The next year, Whaley has been lauded for the heroic efforts of finding a good starter in Ronald Darby in the second round of the draft — battling through the adversity of not having a first round pick.

Lest we forget, Whaley is the reason the Bills were without that first round pick to begin with, which robbed the Bills of another possible key contributor with a low cap number.

Instead, with a lack of draft picks on the roster, the Bills had to fill it in with the almighty dollar — piecing together a talented-enough-to-think-about-competing-for-a-playoff-spot roster while putting themselves in cap jail without an answer for the most important position in sports: quarterback.

That leads us to point number two: Whaley’s overall neglect of the quarterback position. The Bills continue to say that EJ Manuel wasn’t Whaley’s pick because he wasn’t the GM. I tend to agree with that.
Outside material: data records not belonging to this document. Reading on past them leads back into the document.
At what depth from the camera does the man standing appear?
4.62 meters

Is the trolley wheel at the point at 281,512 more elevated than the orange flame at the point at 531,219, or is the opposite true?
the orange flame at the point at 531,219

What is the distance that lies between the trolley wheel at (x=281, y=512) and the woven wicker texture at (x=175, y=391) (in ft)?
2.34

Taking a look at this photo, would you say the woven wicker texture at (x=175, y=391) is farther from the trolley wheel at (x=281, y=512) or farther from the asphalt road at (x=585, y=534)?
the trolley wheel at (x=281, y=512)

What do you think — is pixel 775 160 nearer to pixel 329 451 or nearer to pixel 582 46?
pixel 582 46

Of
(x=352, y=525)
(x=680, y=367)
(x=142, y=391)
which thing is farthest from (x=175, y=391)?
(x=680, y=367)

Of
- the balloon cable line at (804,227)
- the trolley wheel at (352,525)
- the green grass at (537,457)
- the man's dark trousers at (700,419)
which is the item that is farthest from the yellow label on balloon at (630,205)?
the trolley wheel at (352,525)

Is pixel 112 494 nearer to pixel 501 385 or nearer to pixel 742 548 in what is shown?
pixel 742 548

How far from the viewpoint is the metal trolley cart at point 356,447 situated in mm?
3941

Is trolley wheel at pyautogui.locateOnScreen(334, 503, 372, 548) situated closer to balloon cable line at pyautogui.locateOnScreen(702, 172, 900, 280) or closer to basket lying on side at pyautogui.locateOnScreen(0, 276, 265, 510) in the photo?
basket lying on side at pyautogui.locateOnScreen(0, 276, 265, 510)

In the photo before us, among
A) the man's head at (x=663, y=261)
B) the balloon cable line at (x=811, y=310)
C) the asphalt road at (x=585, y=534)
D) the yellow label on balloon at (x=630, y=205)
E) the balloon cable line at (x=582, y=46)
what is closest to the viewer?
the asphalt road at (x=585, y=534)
However, that doesn’t explain his fascination with Manuel to keep campaigning to trot him out there as the starting quarterback when, clearly, he wasn’t the answer. And once again, here we are with Week 17 of the season and now without Rex Ryan as the head coach, and Whaley has seemingly forced his hand to get Manuel in the starting lineup for the regular season finale.

Ian Rapoport of NFL.com reported that it’s a ‘tryout’ for Manuel to maybe even hook on with the Bills for the 2017 season and beyond. Whether that’s as a starter or as a backup, either way, it’s left Bills fans feeling a bit uninspired considering the last time we saw EJ Manuel in a substantial non-hard count role was him imploding in the second quarter in London against Jacksonville.

After that, the Bills brought in all of Kyle Orton, Matt Cassel, and Tyrod Taylor. Cassel and Orton, veteran journeymen players that were nothing more than a bandaid, predictably flamed out for one reason or another. And then Taylor, a dart throw of a free agent pickup that he signed off on to start the last two years, has been benched by the team for the final week of the season, with his future with the franchise looking, at best, uncertain.

The Bills also drafted Cardale Jones in the fourth round, and with due respect to Dak Prescott this season, but that’s usually an afterthought as far as quarterbacks that are drafted.

The Bills have purposefully deprived themselves of trying to get better at the quarterback position by not drafting players over the past four years, which is as damning a factor as you’ll find with how to build a team in the NFL today.

Third, and this is part of what inevitably helped do Rex Ryan in with only a game to go in the 2016 season, was not addressing depth at positions in the offseason where it was a major weakness. Safety, wide receiver, cornerback — three spots that were begging for some help from the front office in the offseason, and three positions that had nothing but late round picks or veterans signed to the free agent minimum that were added.

So, you see, for the good that Whaley has done, he is just as much to blame for the Bills being where we find them heading into the 2017 offseason.

And look, I know a lot of fans are going to bring up Russ Brandon’s name in this discussion, but I think those are wasted efforts. And believe me, I understand the fans’ frustration with the team’s lack of success for 17 years, and Brandon has held a prominent role all throughout. However, he’s not going anywhere any time in the near future. He’s too much of an integral piece to the operation that Terry and Kim Pegula are running with both franchises to unload him anytime soon.

Here’s what I do know, despite it all Whaley will have an opportunity to find his head coach — someone that he can actually work with this time around — and to finally fix what has been a problem for such a long time in Buffalo.

The top priority is to fix the quarterback position for the long-term — not with just a bandaid. If he, whoever the new coach is, and the rest of his front office don’t figure that out… it’s hard to expect much of anything to change in Buffalo.

And with all the chances he’s had already, the time is now to figure it all out — otherwise, his job better be on the chopping block next.